• _Entries supplied_:

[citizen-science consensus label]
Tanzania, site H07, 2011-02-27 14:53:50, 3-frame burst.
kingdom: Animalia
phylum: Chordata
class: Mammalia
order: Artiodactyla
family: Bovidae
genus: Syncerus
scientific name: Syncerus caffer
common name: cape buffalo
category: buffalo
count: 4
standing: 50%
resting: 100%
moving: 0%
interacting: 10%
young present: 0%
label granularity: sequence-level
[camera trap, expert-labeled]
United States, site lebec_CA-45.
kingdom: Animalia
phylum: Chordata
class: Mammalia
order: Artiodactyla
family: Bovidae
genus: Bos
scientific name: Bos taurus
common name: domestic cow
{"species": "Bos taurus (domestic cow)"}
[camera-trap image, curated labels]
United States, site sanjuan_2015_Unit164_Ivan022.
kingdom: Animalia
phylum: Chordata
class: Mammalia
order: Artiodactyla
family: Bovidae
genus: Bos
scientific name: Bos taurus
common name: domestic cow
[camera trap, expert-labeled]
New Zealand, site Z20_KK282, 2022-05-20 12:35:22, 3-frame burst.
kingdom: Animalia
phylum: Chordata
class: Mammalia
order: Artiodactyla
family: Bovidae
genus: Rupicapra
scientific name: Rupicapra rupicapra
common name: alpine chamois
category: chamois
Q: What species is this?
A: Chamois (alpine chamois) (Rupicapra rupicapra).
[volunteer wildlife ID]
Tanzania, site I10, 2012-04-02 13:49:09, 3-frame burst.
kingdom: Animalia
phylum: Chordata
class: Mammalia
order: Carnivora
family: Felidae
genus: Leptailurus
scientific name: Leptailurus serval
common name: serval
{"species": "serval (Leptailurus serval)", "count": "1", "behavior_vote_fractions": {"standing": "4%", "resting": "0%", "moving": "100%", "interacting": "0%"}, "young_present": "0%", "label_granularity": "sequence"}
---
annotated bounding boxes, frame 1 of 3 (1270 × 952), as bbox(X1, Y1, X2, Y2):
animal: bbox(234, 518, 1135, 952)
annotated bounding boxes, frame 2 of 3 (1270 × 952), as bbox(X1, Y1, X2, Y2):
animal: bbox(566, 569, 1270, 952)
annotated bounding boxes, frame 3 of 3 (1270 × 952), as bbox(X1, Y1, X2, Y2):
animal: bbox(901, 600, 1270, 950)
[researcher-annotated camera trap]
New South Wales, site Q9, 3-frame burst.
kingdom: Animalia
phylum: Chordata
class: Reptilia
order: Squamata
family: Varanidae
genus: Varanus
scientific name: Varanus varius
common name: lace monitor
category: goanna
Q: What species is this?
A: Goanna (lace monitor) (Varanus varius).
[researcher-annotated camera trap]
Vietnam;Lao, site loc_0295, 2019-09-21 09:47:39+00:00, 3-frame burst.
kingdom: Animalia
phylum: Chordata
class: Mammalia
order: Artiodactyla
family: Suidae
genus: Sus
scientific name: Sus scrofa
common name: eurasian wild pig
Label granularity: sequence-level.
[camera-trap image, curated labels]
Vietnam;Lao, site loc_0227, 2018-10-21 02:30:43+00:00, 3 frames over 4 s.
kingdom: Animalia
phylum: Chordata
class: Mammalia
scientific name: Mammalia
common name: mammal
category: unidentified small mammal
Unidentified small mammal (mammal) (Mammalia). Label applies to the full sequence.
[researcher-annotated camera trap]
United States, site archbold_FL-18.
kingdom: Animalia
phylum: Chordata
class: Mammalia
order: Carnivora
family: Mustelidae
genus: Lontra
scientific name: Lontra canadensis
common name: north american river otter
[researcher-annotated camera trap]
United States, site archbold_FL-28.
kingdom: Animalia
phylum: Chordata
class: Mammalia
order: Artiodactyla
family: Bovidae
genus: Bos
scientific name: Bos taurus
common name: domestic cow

• _Work instruction_:
Give all of the material again, exactly.

• _Task answer_:
[citizen-science consensus label]
Tanzania, site H07, 2011-02-27 14:53:50, 3-frame burst.
kingdom: Animalia
phylum: Chordata
class: Mammalia
order: Artiodactyla
family: Bovidae
genus: Syncerus
scientific name: Syncerus caffer
common name: cape buffalo
category: buffalo
count: 4
standing: 50%
resting: 100%
moving: 0%
interacting: 10%
young present: 0%
label granularity: sequence-level
[camera trap, expert-labeled]
United States, site lebec_CA-45.
kingdom: Animalia
phylum: Chordata
class: Mammalia
order: Artiodactyla
family: Bovidae
genus: Bos
scientific name: Bos taurus
common name: domestic cow
{"species": "Bos taurus (domestic cow)"}
[camera-trap image, curated labels]
United States, site sanjuan_2015_Unit164_Ivan022.
kingdom: Animalia
phylum: Chordata
class: Mammalia
order: Artiodactyla
family: Bovidae
genus: Bos
scientific name: Bos taurus
common name: domestic cow
[camera trap, expert-labeled]
New Zealand, site Z20_KK282, 2022-05-20 12:35:22, 3-frame burst.
kingdom: Animalia
phylum: Chordata
class: Mammalia
order: Artiodactyla
family: Bovidae
genus: Rupicapra
scientific name: Rupicapra rupicapra
common name: alpine chamois
category: chamois
Q: What species is this?
A: Chamois (alpine chamois) (Rupicapra rupicapra).
[volunteer wildlife ID]
Tanzania, site I10, 2012-04-02 13:49:09, 3-frame burst.
kingdom: Animalia
phylum: Chordata
class: Mammalia
order: Carnivora
family: Felidae
genus: Leptailurus
scientific name: Leptailurus serval
common name: serval
{"species": "serval (Leptailurus serval)", "count": "1", "behavior_vote_fractions": {"standing": "4%", "resting": "0%", "moving": "100%", "interacting": "0%"}, "young_present": "0%", "label_granularity": "sequence"}
---
annotated bounding boxes, frame 1 of 3 (1270 × 952), as bbox(X1, Y1, X2, Y2):
animal: bbox(234, 518, 1135, 952)
annotated bounding boxes, frame 2 of 3 (1270 × 952), as bbox(X1, Y1, X2, Y2):
animal: bbox(566, 569, 1270, 952)
annotated bounding boxes, frame 3 of 3 (1270 × 952), as bbox(X1, Y1, X2, Y2):
animal: bbox(901, 600, 1270, 950)
[researcher-annotated camera trap]
New South Wales, site Q9, 3-frame burst.
kingdom: Animalia
phylum: Chordata
class: Reptilia
order: Squamata
family: Varanidae
genus: Varanus
scientific name: Varanus varius
common name: lace monitor
category: goanna
Q: What species is this?
A: Goanna (lace monitor) (Varanus varius).
[researcher-annotated camera trap]
Vietnam;Lao, site loc_0295, 2019-09-21 09:47:39+00:00, 3-frame burst.
kingdom: Animalia
phylum: Chordata
class: Mammalia
order: Artiodactyla
family: Suidae
genus: Sus
scientific name: Sus scrofa
common name: eurasian wild pig
Label granularity: sequence-level.
[camera-trap image, curated labels]
Vietnam;Lao, site loc_0227, 2018-10-21 02:30:43+00:00, 3 frames over 4 s.
kingdom: Animalia
phylum: Chordata
class: Mammalia
scientific name: Mammalia
common name: mammal
category: unidentified small mammal
Unidentified small mammal (mammal) (Mammalia). Label applies to the full sequence.
[researcher-annotated camera trap]
United States, site archbold_FL-18.
kingdom: Animalia
phylum: Chordata
class: Mammalia
order: Carnivora
family: Mustelidae
genus: Lontra
scientific name: Lontra canadensis
common name: north american river otter
[researcher-annotated camera trap]
United States, site archbold_FL-28.
kingdom: Animalia
phylum: Chordata
class: Mammalia
order: Artiodactyla
family: Bovidae
genus: Bos
scientific name: Bos taurus
common name: domestic cow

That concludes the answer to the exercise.